Katılımcıların para ödedikleri konferanslarda, konuşmacılar şirketlerini dakikalarca övmüyorlar. Yakın geçmişte E-Bay’i, Forrester’ı, ComScore’u, Etsy’yi, ve birçok dünya çapında meşhur kurumun sunumlarını dinledim. Sponsor bile olsalar şirketlerini dakikalarca anlatmadılar. Bir-iki dakika sadece…
- Bizdeki durumu şu [1] ve [2] yazılarda anlatmaya çalıştım. Sponsor oldukları toplantılarda, izleyicilere yararlı tek cümle söylemeden, “parayı veren düdüğü çalar” deyip başımızı şişiriyorlar.

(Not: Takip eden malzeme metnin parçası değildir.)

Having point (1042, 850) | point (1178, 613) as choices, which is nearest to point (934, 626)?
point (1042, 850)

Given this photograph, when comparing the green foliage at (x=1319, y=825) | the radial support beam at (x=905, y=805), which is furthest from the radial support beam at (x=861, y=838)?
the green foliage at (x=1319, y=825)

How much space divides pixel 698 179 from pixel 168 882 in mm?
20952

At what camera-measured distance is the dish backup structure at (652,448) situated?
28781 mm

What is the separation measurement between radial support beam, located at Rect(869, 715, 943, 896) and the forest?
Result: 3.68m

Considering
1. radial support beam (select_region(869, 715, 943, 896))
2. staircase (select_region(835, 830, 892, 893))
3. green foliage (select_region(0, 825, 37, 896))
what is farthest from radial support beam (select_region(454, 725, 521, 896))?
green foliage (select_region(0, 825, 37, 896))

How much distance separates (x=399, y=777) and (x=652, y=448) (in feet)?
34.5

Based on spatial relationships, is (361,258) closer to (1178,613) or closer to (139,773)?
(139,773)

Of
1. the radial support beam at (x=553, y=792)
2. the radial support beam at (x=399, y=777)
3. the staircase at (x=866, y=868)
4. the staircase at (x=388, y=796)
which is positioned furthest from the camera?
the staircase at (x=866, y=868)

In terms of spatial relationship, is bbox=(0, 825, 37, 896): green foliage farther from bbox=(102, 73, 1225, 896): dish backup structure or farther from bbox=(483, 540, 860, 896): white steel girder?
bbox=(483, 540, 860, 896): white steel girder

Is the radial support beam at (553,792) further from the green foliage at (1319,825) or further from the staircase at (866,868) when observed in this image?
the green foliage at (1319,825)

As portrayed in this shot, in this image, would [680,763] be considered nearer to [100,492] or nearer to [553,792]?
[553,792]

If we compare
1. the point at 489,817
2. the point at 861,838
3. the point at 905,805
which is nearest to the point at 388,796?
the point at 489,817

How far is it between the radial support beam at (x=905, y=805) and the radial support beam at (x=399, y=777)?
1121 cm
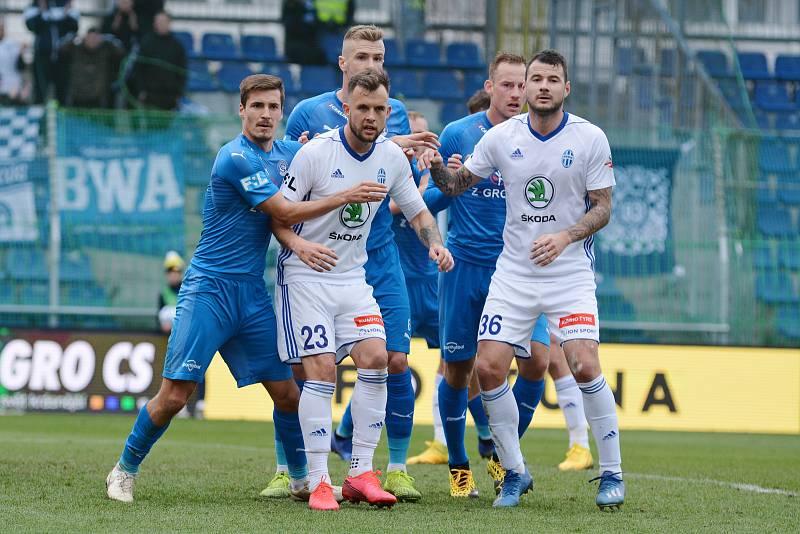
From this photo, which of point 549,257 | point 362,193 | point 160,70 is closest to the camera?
point 362,193

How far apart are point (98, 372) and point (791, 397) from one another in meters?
8.12

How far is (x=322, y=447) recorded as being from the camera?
22.8 feet

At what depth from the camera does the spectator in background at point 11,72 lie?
58.6 feet

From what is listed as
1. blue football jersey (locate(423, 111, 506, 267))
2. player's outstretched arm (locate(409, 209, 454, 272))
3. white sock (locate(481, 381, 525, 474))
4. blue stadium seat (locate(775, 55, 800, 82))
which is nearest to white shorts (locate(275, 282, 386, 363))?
player's outstretched arm (locate(409, 209, 454, 272))

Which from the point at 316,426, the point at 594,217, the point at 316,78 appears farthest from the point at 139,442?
the point at 316,78

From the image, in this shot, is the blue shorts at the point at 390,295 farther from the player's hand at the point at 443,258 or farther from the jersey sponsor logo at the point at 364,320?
the player's hand at the point at 443,258

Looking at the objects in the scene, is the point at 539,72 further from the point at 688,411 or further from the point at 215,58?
the point at 215,58

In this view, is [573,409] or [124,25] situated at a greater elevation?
[124,25]

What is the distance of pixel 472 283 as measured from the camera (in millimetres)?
8086

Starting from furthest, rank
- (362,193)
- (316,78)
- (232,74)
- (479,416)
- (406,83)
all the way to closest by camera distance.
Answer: (406,83), (232,74), (316,78), (479,416), (362,193)

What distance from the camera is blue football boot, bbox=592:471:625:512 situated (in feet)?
23.0

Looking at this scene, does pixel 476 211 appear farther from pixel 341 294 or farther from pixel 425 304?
pixel 425 304

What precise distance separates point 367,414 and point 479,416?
9.30ft

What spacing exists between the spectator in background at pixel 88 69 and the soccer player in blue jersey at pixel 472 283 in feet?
33.3
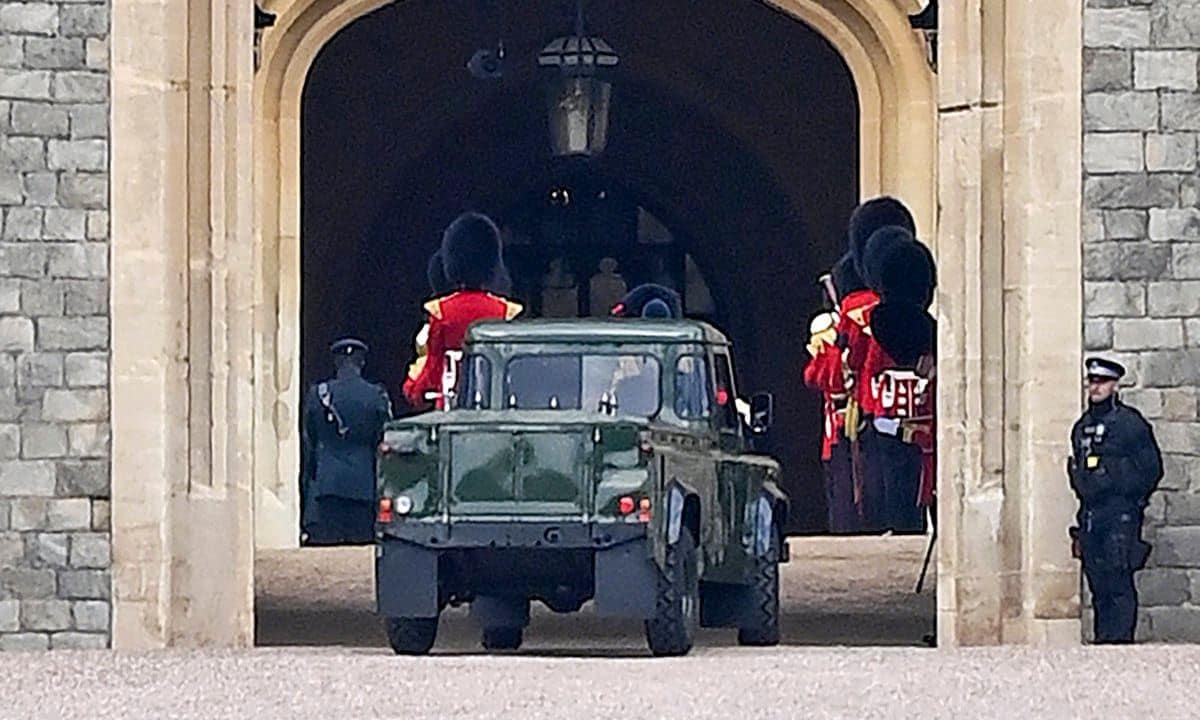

Konuşmacılar gerçek deneyimleri veya önemli bilgileri paylaşıyorlar. Hemen her dakikasını not almak istiyor insan. Dijital konulara biraz uzaksanız, ama artık şirketinizin dijital dünyada var olması gerektiğini düşünüyorsanız… Yeni öğrendiğiniz için her dakikası size değerli gibi geliyor. Deneyimli katılımcılar bile konuşmacılardan çok şey öğrenebiliyor [3] , [4] , [5] , [6]
- Biz de, aynı konuşmacıların aynı konuları tekrarlamalarından veya son sosyal medya kampanyasından başka bir şeyi anlatMAmalarından sıkılıyoruz.
Bir yandan dinlerken, diğer yandan yüzlerce tweet atılmıyor. Yine herkesin PC veya tableti önünde. Bazıları bu cihazlarda not tutuyorlar. Zamanlarını paylaşma ve teşhir için değil, öğrenmek ve yararlanmak için kullanıyorlar.
- Orada bulunmayı övünç vesilesi yapmak değil, bilgiye doğrudan ulaşmak için kullanıyorlar. Bazı toplantılarda hashtag bile bildirilmiyor.
Konuşmacıya soru yöneltme kısmı başladığında, ilk birkaç saniye içinde dinleyicilerden soru gelmezse, toplantıyı düzenleyen ekipten birileri gerçekten güzel bir soruyla buzları kırıyor. Bilirsiniz, ilk sorudan sonrası geliyor. Yine de eğer duraklama olursa, yine önceden iyi hazırlanmış birkaç sorunun sırada olduğunu anlıyorsunuz.
- Bizde soru – cevap bölümü neredeyse toplantıyı düzenleyenlere angarya gibi geliyor. Çoğunlukla da konuşmacıyı dinlemediği belli olan birisi içini döküyor.
Boş bulunan yere oturuluyor. Kimse “yer tutmuştum” demiyor. Çantasına, ceketine, paltosuna yer ayıran kişileri toplantıyı düzenleyenler uyarıyor.
Giriş ücretlerinin yüksek olduğu toplantıların çoğunda naklen yayın yapılmıyor. Hatta bazılarında resim çekmek bile yasak.
- Bilginin yayılması açısından, yayın yapmamanın doğru olduğunu söylemiyorum. Zaten çoğunlukla sonradan yayınlıyorlar. Anında yayın yapmayarak, katılımcılar için bir fark da yaratıyorlar.
😉
Bunların hepsi harfiyen uygulanmalı demiyorum. Ama en azından (sonuncusu dışında) bazıları uygulansa daha iyi olmaz mıydı?